**Exercise:**
Without skipping anything, transcribe the listing that follows.

**Given records:**
..........

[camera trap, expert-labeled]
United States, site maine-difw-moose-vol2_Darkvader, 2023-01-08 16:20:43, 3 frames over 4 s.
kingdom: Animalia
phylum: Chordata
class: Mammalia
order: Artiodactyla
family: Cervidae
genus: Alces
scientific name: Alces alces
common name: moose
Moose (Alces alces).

..........

**Problem solution:**
[camera trap, expert-labeled]
United States, site maine-difw-moose-vol2_Darkvader, 2023-01-08 16:20:43, 3 frames over 4 s.
kingdom: Animalia
phylum: Chordata
class: Mammalia
order: Artiodactyla
family: Cervidae
genus: Alces
scientific name: Alces alces
common name: moose
Moose (Alces alces).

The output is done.